◆ **EXERCISE GOAL**: What is wanted is the line holding "order: Passeriformes" and every later line through the end of the entries, set down exactly.

◆ **SUPPLIED RECORDS**:
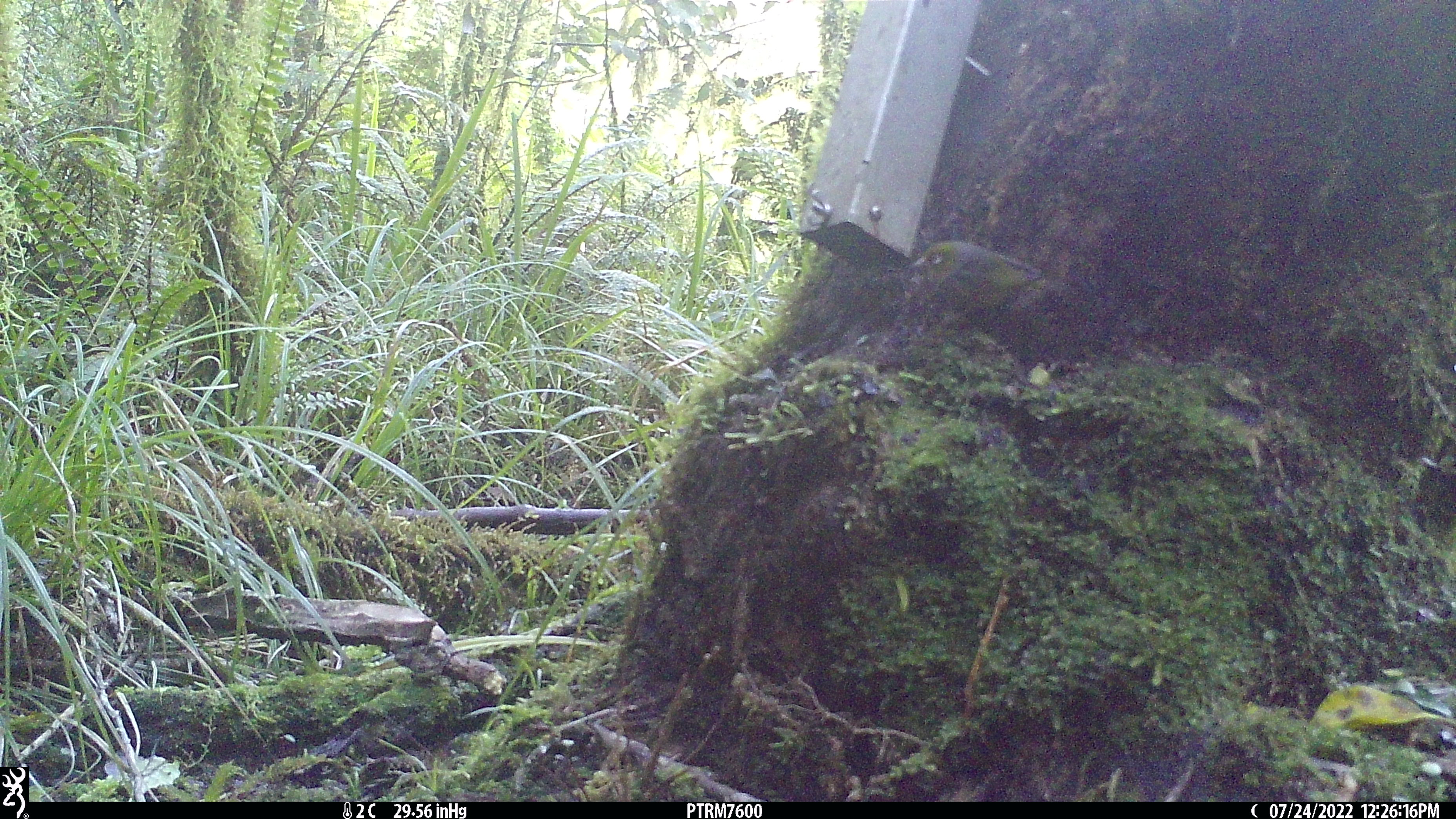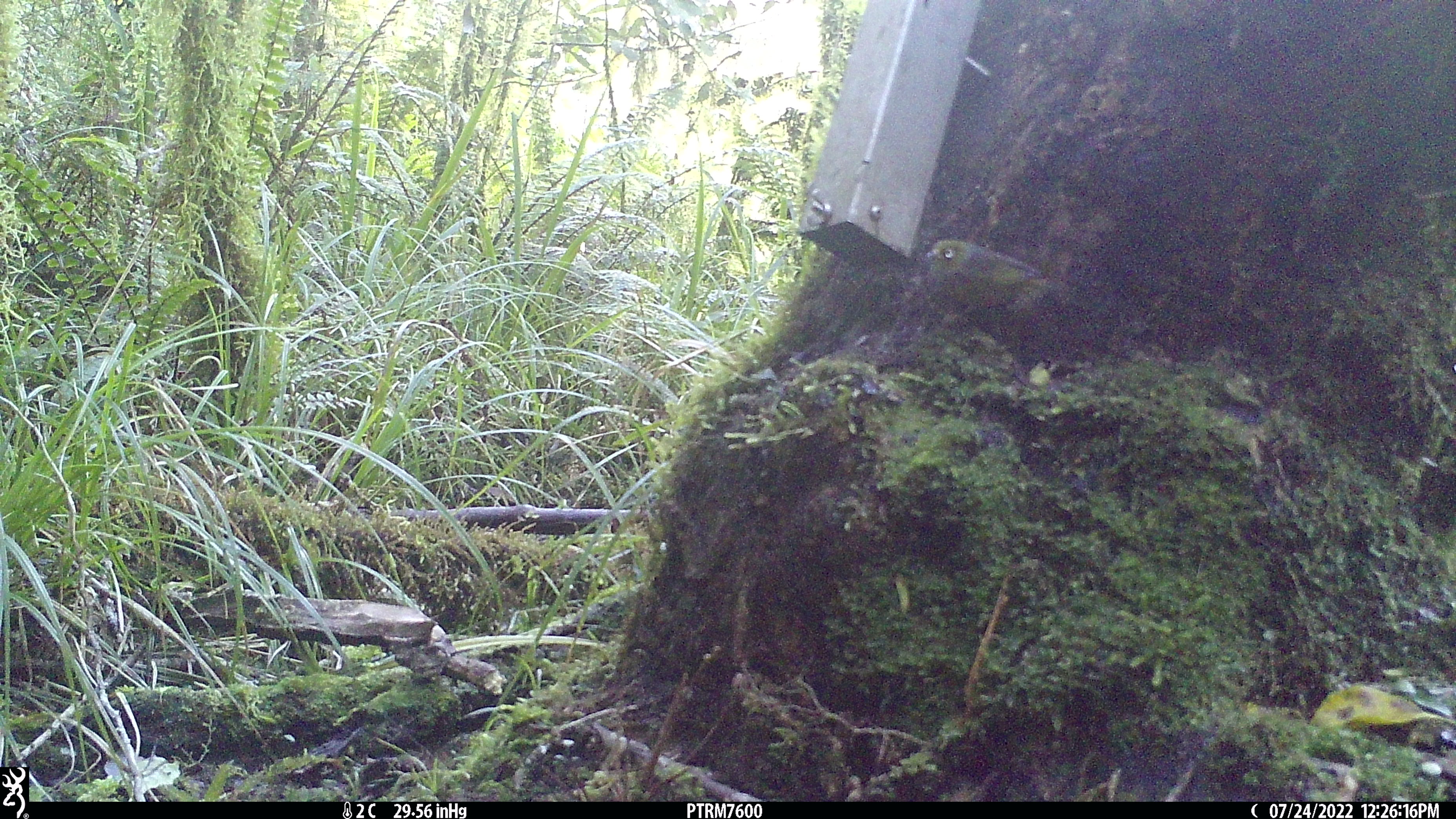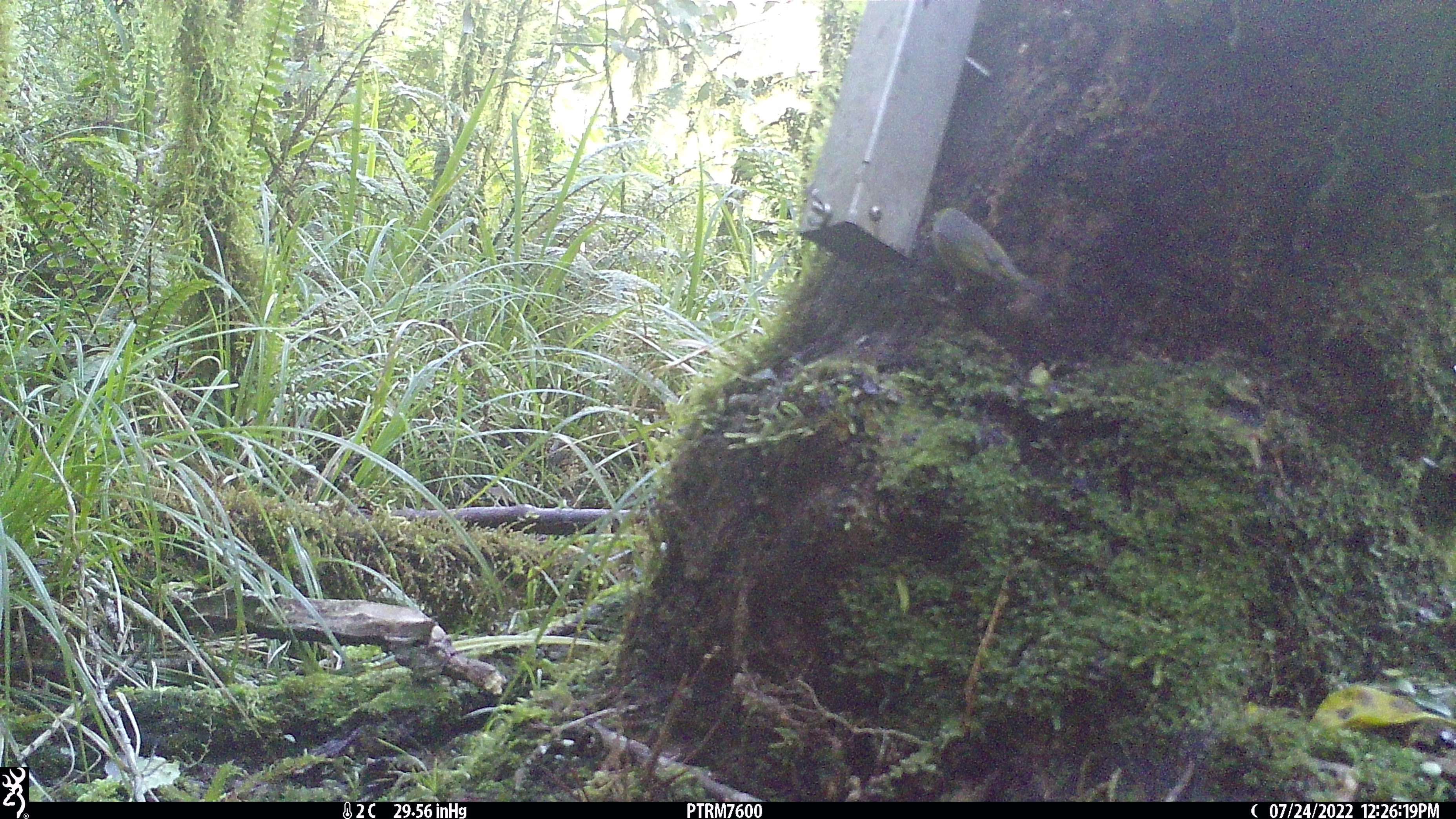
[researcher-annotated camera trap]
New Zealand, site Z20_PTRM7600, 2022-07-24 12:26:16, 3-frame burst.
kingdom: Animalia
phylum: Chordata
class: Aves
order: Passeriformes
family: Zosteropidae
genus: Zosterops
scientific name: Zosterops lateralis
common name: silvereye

◆ **ANSWER AREA**:
order: Passeriformes
family: Zosteropidae
genus: Zosterops
scientific name: Zosterops lateralis
common name: silvereye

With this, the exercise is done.